• _TASK OBJECTIVE_
Copy every entry precisely.
* START ENTRIES *
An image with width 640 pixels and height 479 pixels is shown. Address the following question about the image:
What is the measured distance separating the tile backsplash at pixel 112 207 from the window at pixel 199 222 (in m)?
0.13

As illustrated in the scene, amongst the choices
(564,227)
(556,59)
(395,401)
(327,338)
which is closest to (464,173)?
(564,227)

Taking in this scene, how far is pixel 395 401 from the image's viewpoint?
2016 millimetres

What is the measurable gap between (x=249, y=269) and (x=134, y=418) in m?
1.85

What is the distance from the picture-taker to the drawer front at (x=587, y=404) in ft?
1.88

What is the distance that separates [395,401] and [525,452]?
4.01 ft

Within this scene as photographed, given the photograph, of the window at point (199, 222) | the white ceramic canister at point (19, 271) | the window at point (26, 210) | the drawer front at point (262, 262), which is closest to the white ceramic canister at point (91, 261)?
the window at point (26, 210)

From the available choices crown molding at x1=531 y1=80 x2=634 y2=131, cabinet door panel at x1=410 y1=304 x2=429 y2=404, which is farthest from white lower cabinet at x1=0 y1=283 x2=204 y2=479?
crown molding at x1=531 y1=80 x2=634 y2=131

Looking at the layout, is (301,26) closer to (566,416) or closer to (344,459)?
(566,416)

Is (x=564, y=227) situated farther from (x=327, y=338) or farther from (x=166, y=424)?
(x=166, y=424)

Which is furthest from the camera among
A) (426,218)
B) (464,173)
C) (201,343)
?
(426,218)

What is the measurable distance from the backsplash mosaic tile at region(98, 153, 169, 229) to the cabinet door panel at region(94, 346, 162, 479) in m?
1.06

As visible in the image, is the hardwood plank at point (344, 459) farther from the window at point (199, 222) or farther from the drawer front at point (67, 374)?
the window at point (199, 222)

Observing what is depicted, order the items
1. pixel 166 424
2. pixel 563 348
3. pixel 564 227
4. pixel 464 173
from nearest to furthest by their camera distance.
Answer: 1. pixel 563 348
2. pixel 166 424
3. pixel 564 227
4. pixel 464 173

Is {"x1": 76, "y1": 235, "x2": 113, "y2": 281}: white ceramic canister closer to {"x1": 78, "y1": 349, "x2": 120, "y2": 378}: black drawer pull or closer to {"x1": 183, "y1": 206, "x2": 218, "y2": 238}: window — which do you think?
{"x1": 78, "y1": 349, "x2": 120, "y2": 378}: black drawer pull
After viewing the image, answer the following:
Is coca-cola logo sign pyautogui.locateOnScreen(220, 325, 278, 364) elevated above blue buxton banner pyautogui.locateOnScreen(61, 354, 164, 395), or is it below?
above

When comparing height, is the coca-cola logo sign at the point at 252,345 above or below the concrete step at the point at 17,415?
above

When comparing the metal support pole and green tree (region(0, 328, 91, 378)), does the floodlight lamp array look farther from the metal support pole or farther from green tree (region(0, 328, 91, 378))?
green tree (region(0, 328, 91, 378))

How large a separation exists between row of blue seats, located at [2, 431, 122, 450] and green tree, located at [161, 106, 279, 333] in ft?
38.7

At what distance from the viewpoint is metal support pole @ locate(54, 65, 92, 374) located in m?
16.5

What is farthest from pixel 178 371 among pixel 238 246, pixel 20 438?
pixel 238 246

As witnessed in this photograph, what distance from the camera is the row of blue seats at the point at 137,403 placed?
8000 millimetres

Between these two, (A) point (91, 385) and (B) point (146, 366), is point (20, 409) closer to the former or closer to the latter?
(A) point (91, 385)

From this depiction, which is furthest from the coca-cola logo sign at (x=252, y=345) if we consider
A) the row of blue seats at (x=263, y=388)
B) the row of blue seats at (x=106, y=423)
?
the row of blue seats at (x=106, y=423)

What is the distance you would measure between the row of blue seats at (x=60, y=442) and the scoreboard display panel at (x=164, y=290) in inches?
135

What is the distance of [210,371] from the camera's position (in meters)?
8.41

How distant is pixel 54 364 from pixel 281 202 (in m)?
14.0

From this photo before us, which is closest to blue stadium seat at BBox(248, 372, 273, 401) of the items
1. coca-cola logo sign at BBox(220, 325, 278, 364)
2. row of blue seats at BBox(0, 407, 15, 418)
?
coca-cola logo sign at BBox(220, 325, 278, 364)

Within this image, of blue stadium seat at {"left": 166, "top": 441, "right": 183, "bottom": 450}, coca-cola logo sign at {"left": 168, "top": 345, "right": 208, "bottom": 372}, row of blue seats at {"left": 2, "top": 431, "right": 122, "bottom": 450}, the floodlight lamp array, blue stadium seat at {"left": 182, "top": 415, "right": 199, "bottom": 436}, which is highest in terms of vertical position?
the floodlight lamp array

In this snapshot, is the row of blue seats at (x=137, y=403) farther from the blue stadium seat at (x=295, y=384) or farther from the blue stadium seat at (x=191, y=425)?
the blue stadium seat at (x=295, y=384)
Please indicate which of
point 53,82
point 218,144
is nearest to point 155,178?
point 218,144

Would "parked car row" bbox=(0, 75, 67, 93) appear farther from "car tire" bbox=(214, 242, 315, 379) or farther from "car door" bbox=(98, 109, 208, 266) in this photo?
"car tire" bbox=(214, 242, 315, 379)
* END ENTRIES *
• _WRITTEN ANSWER_
An image with width 640 pixels and height 479 pixels is shown. Address the following question about the image:
What is the measured distance separating the tile backsplash at pixel 112 207 from the window at pixel 199 222 (in m)?
0.13

As illustrated in the scene, amongst the choices
(564,227)
(556,59)
(395,401)
(327,338)
which is closest to (464,173)?
(564,227)

Taking in this scene, how far is pixel 395 401 from the image's viewpoint?
2016 millimetres

What is the measurable gap between (x=249, y=269) and (x=134, y=418) in m?
1.85

What is the distance from the picture-taker to the drawer front at (x=587, y=404) in ft?
1.88

What is the distance that separates [395,401] and [525,452]?
4.01 ft

Within this scene as photographed, given the photograph, of the window at point (199, 222) | the white ceramic canister at point (19, 271) | the window at point (26, 210) | the drawer front at point (262, 262), which is closest to the white ceramic canister at point (91, 261)?
the window at point (26, 210)

From the available choices crown molding at x1=531 y1=80 x2=634 y2=131, cabinet door panel at x1=410 y1=304 x2=429 y2=404, which is farthest from white lower cabinet at x1=0 y1=283 x2=204 y2=479?
crown molding at x1=531 y1=80 x2=634 y2=131

Looking at the layout, is (301,26) closer to (566,416) or closer to (344,459)?
(566,416)

Is (x=564, y=227) situated farther from (x=327, y=338) or farther from (x=166, y=424)?
(x=166, y=424)

Which is furthest from the camera among
A) (426,218)
B) (464,173)
C) (201,343)
?
(426,218)

What is the measurable distance from the backsplash mosaic tile at region(98, 153, 169, 229) to the cabinet door panel at region(94, 346, 162, 479) in m?
1.06

As visible in the image, is the hardwood plank at point (344, 459) farther from the window at point (199, 222) or farther from the drawer front at point (67, 374)?
the window at point (199, 222)

Observing what is depicted, order the items
1. pixel 166 424
2. pixel 563 348
3. pixel 564 227
4. pixel 464 173
from nearest to furthest by their camera distance.
Answer: 1. pixel 563 348
2. pixel 166 424
3. pixel 564 227
4. pixel 464 173

Is {"x1": 76, "y1": 235, "x2": 113, "y2": 281}: white ceramic canister closer to {"x1": 78, "y1": 349, "x2": 120, "y2": 378}: black drawer pull or closer to {"x1": 183, "y1": 206, "x2": 218, "y2": 238}: window — which do you think?
{"x1": 78, "y1": 349, "x2": 120, "y2": 378}: black drawer pull
After viewing the image, answer the following:
Is coca-cola logo sign pyautogui.locateOnScreen(220, 325, 278, 364) elevated above blue buxton banner pyautogui.locateOnScreen(61, 354, 164, 395), or is it below?
above

When comparing height, is the coca-cola logo sign at the point at 252,345 above or below the concrete step at the point at 17,415?
above

When comparing the metal support pole and green tree (region(0, 328, 91, 378)), does the floodlight lamp array look farther from the metal support pole or farther from green tree (region(0, 328, 91, 378))?
green tree (region(0, 328, 91, 378))

How large a separation exists between row of blue seats, located at [2, 431, 122, 450] and green tree, located at [161, 106, 279, 333] in ft?
38.7

At what distance from the viewpoint is metal support pole @ locate(54, 65, 92, 374) located in m?
16.5

What is farthest from pixel 178 371 among pixel 238 246, pixel 20 438?
pixel 238 246

As witnessed in this photograph, what distance from the camera is the row of blue seats at the point at 137,403 placed?
8000 millimetres

Between these two, (A) point (91, 385) and (B) point (146, 366), is point (20, 409) closer to the former or closer to the latter?
(A) point (91, 385)

From this depiction, which is furthest from the coca-cola logo sign at (x=252, y=345) if we consider
A) the row of blue seats at (x=263, y=388)
B) the row of blue seats at (x=106, y=423)
?
the row of blue seats at (x=106, y=423)

What is the distance you would measure between the row of blue seats at (x=60, y=442) and the scoreboard display panel at (x=164, y=290) in inches?
135

What is the distance of [210,371] from the camera's position (in meters)?
8.41

How distant is pixel 54 364 from pixel 281 202 (in m)?
14.0

From this photo before us, which is closest to blue stadium seat at BBox(248, 372, 273, 401) of the items
1. coca-cola logo sign at BBox(220, 325, 278, 364)
2. row of blue seats at BBox(0, 407, 15, 418)
?
coca-cola logo sign at BBox(220, 325, 278, 364)

Within this image, of blue stadium seat at {"left": 166, "top": 441, "right": 183, "bottom": 450}, coca-cola logo sign at {"left": 168, "top": 345, "right": 208, "bottom": 372}, row of blue seats at {"left": 2, "top": 431, "right": 122, "bottom": 450}, the floodlight lamp array, blue stadium seat at {"left": 182, "top": 415, "right": 199, "bottom": 436}, which is highest in terms of vertical position?
the floodlight lamp array

In this snapshot, is the row of blue seats at (x=137, y=403) farther from the blue stadium seat at (x=295, y=384) or farther from the blue stadium seat at (x=191, y=425)?
the blue stadium seat at (x=295, y=384)
Please indicate which of
point 53,82
point 218,144
is nearest to point 155,178?
point 218,144

Would "parked car row" bbox=(0, 75, 67, 93) appear farther from "car tire" bbox=(214, 242, 315, 379) or farther from "car door" bbox=(98, 109, 208, 266) in this photo?
"car tire" bbox=(214, 242, 315, 379)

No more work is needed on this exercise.